Conan the Barbarian needed a Valeria, so John Milius called Academy Award-winning director (and famed choreographer) Bob Fosse.

John described the role to Fosse. She had to be extremely fit and physically capable for the amount of action scenes she’d be performing. She also had to be gorgeous and graceful.

Bob immediately gave Milius two names: Ann Reinking and Sandahl Bergman.

We never saw Ann (a huge heartthrob of mine); she may have been busy with a show.

I was there in the office, though, when John gave Sandahl the role of Valeria.

(Above: One of Sandahl’s professional head shots at the time.)

John asked me to sketch Sandahl as her new character. I drew a quick portrait sketch first, to familiarize myself with her distinctive features:

(Above: A polaroid I shot of Sandahl on her first visit to the Conan offices.)

He had her strip down a bit for me so that I could see her sleek muscled limbs.

(Above: Sandahl posing for me.
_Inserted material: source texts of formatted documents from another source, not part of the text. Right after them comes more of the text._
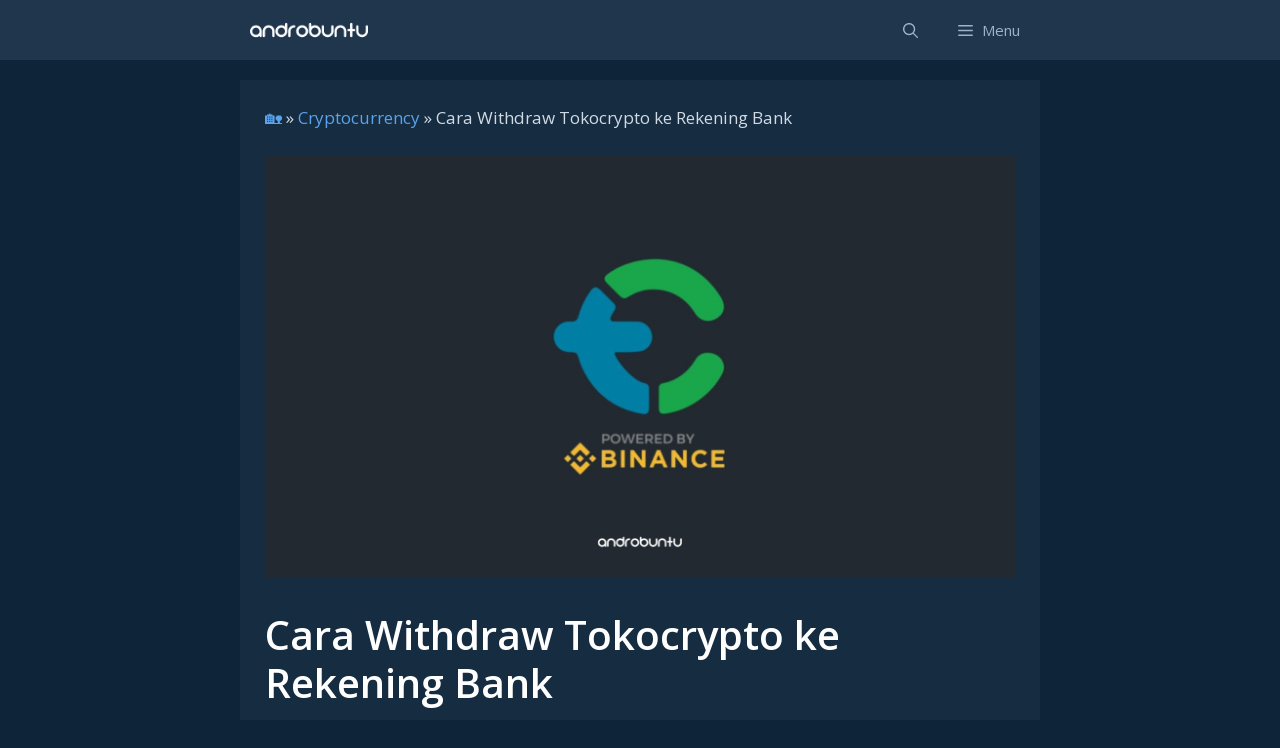

--- FILE ---
content_type: text/html; charset=utf-8
request_url: https://www.google.com/recaptcha/api2/aframe
body_size: 267
content:
<!DOCTYPE HTML><html><head><meta http-equiv="content-type" content="text/html; charset=UTF-8"></head><body><script nonce="KX3ls2jeMjDsoLDPFjmrMQ">/** Anti-fraud and anti-abuse applications only. See google.com/recaptcha */ try{var clients={'sodar':'https://pagead2.googlesyndication.com/pagead/sodar?'};window.addEventListener("message",function(a){try{if(a.source===window.parent){var b=JSON.parse(a.data);var c=clients[b['id']];if(c){var d=document.createElement('img');d.src=c+b['params']+'&rc='+(localStorage.getItem("rc::a")?sessionStorage.getItem("rc::b"):"");window.document.body.appendChild(d);sessionStorage.setItem("rc::e",parseInt(sessionStorage.getItem("rc::e")||0)+1);localStorage.setItem("rc::h",'1769616529818');}}}catch(b){}});window.parent.postMessage("_grecaptcha_ready", "*");}catch(b){}</script></body></html>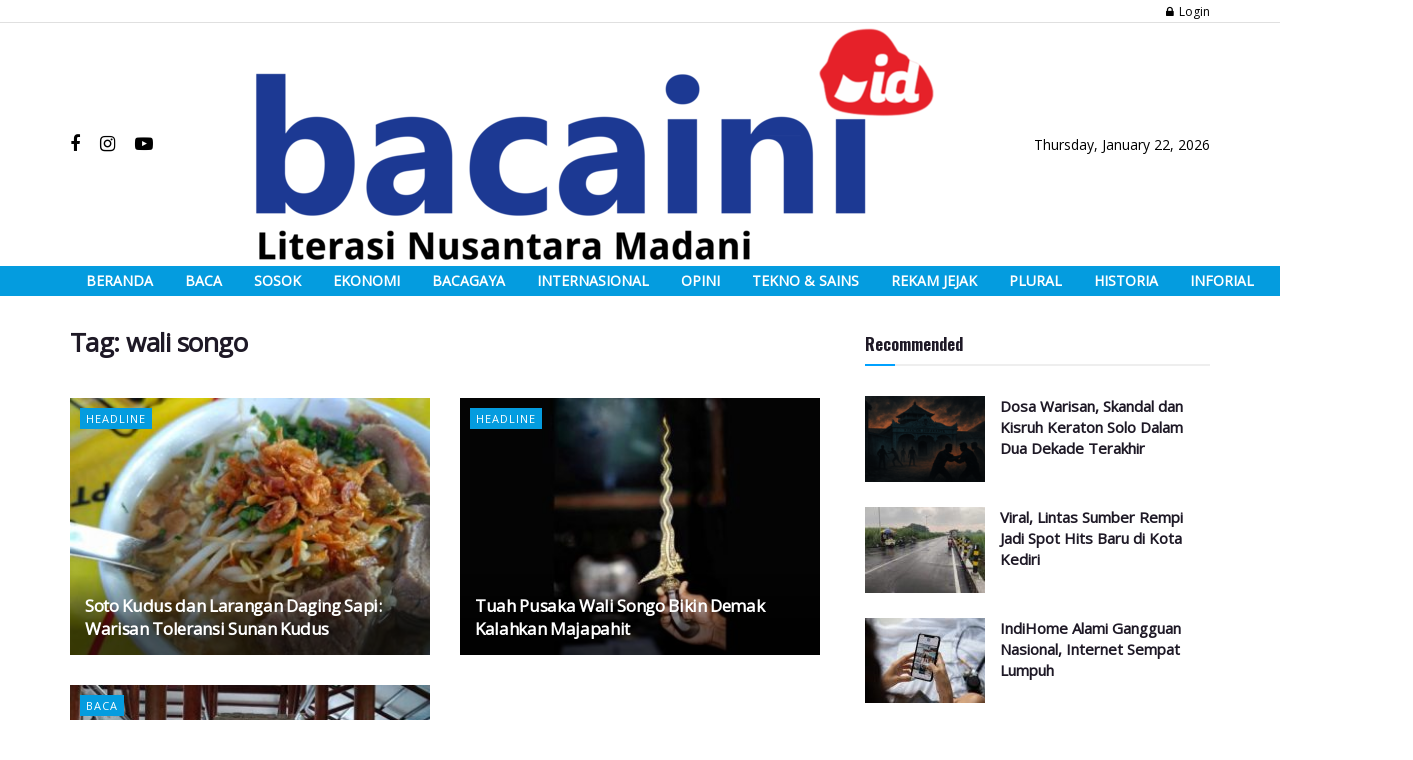

--- FILE ---
content_type: text/html; charset=utf-8
request_url: https://www.google.com/recaptcha/api2/aframe
body_size: 265
content:
<!DOCTYPE HTML><html><head><meta http-equiv="content-type" content="text/html; charset=UTF-8"></head><body><script nonce="nuo70aSHW7m-nCbpKRzy3A">/** Anti-fraud and anti-abuse applications only. See google.com/recaptcha */ try{var clients={'sodar':'https://pagead2.googlesyndication.com/pagead/sodar?'};window.addEventListener("message",function(a){try{if(a.source===window.parent){var b=JSON.parse(a.data);var c=clients[b['id']];if(c){var d=document.createElement('img');d.src=c+b['params']+'&rc='+(localStorage.getItem("rc::a")?sessionStorage.getItem("rc::b"):"");window.document.body.appendChild(d);sessionStorage.setItem("rc::e",parseInt(sessionStorage.getItem("rc::e")||0)+1);localStorage.setItem("rc::h",'1769087085110');}}}catch(b){}});window.parent.postMessage("_grecaptcha_ready", "*");}catch(b){}</script></body></html>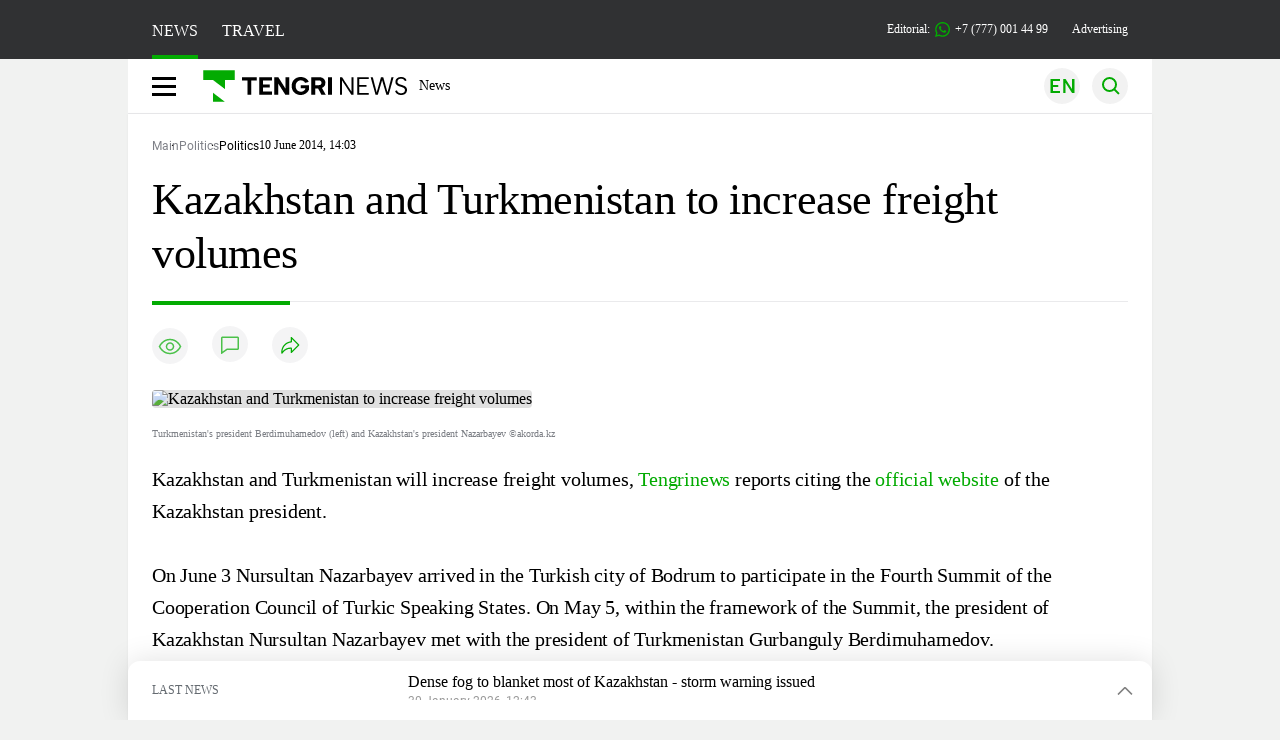

--- FILE ---
content_type: application/javascript
request_url: https://en.tengrinews.kz/build/assets/auto-load-new-B19o3AIZ.js
body_size: 408
content:
import{e as c,f as s}from"./vue.esm-bundler-B3nUG3w5.js";import"./lodash-Dj01gMr3.js";import{a as p}from"./index-Dq7h7Pqt.js";import{N as i,V as l,T as u}from"./VideoBanner-slK5aMhi.js";import{_ as d,a as g,b as f}from"./CommentsNew-Bk3jJIcE.js";import{T as $}from"./TnCommentBanner-zVCuBMEO.js";import"./_commonjsHelpers-_d1bhYXs.js";import"./_plugin-vue_export-helper-DlAUqK2U.js";import"./AuthNew-F3R_tD4u.js";import"./vue-plugin-example-BVO2VpWu.js";/* empty css                                                */import"./en-a0bhJ_Un.js";/* empty css                                                    */const b={ru:{like:"Нравится"},kk:{like:"Сияқты"},en:{like:"Like"}},k=document.documentElement.lang,_={$http:p,$lang:b,$currentLang:k,$CommentsComponent:f,$TnInterscrollerBanner:u,$VideoBanner:l,$TnCommentBanner:$},a=c({setup(){const r=s({message:""});function m(){var o;const e=location.hostname,n=(o=window.$cache)==null?void 0:o.get(e);return n?n.value:!1}return{state:r,getConfig:m}}});a.component("tn-auto-load-new-component",i);a.component("tn-comment-item-new-component",d);a.component("tn-comment-prompt-new-component",g);const t=document.querySelector("tn-auto-load-new-component");if(t){const r=t.getAttribute("model")||t.getAttribute(":model"),m=t.getAttribute("id")||t.getAttribute(":id"),e=c(i,{model:r,id:m});Object.entries(_).forEach(([n,o])=>{e.config.globalProperties[n]=o}),e.mount(t)}


--- FILE ---
content_type: application/javascript
request_url: https://en.tengrinews.kz/build/assets/TnCommentBanner-zVCuBMEO.js
body_size: 309
content:
import{r as d,s as p,c as m,o as l,a as u}from"./vue.esm-bundler-B3nUG3w5.js";import"./en-a0bhJ_Un.js";import{_}from"./_plugin-vue_export-helper-DlAUqK2U.js";const f={class:"tn-comments-banner"},x=["id"],v={__name:"TnCommentBanner",props:{prefix:{type:String,default:""}},setup(a){const s=a,e=d("adfox_17162853678385679"),i=()=>{window.innerWidth>=980?window.yaContextCb.push(()=>{Ya.adfoxCode.create({ownerId:1472290,containerId:e.value,params:{p1:"dcgxm",p2:"izmz",puid1:""}})}):window.yaContextCb.push(()=>{Ya.adfoxCode.create({ownerId:1472290,containerId:e.value,params:{p1:"dcgxn",p2:"izna",puid1:""}})})};return p(()=>{e.value="adfox_17162853678385679"+s.prefix,setTimeout(()=>{const o=(n,c)=>{n.forEach(r=>{r.isIntersecting&&(c.unobserve(r.target),window.mourning||i())})},t=new IntersectionObserver(o,{root:null,rootMargin:"0px",threshold:.2});document.querySelectorAll("#"+e.value).forEach(n=>t.observe(n))},1500)}),(o,t)=>(l(),m("div",f,[u("div",{id:e.value},null,8,x)]))}},g=_(v,[["__scopeId","data-v-cc66847c"]]);export{g as T};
John Milius is far right. The poster I did for The American Success Company is on the wall behind Milius.)

Some of the following Valeria sketches were returned to me by the producers when they needed me to work on the sequel, Conan the Destroyer. Obviously, storing them properly had not been a major concern of theirs.


Some helmet designs:

I eventually did an oil painting portrait of Sandahl as Valeria:

To make Valeria’s sword more sleek and feminine, the sword’s cross guard was pretty much removed.

Big mistake.

There’s a damn good reason that swords have cross guards. Although the sword looked really cool, not having that cross guard meant that in a sword fight, there was nothing catch the opponent’s blade and prevent it from cutting Valeria’s fingers or hand. We learned this very quickly, as Sandahl came close to losing some fingers in one of her first fights.

I got to know Sandahl pretty well. She was one of my favorite people on Conan the Barbarian — incredibly kind and thoughtful. She’s down to earth with no show biz ego problems at all. For Sandahl, it’s all about doing her best. Her dance training allowed her to move with an animal grace and ferocity, carrying herself like a panther — perfect for the Valeria character. Later, she, my wife and I became good friends until jobs and geography pulled us apart.

L to R: Sandahl, me, my wife Kent. Sandahl and I were promoting Conan the Barbarian up in Seattle.

In more recent times we were both on a Conan Q & A panel at a screening of the film in Hollywood. She has maintained her incredible shape and teaches dance — and is still as sweet as ever.

2 thoughts on “Untold Tales of Hollywood #18

  1. Ms. Bergman was great in the role. I too am an admirer of Ann Reinking and I’m sure she would have done a fabulous job. When I imagined an actor to play Conan (with perfect 20/20 hindsight) I always thought of Mel Gibson especially in a scene where he is on foot chasing a car through the night streets in the first Lethal Weapon movie. But tell the truth, Mr. Stout, didn’t you sometimes think during the work on this, “Ray Harryhausen should be bringing some monsters to this movie.”? Just curious.

  2. I’ll catch hell for writing this but I found Sandahl’s Valeria to be more like Conan than Arnold was. Even in the big fight scene in the mountain hall, she was the first one in and the last one out.
    I’m not sure how or why her character rung truer to a Robert Howard character, but she did.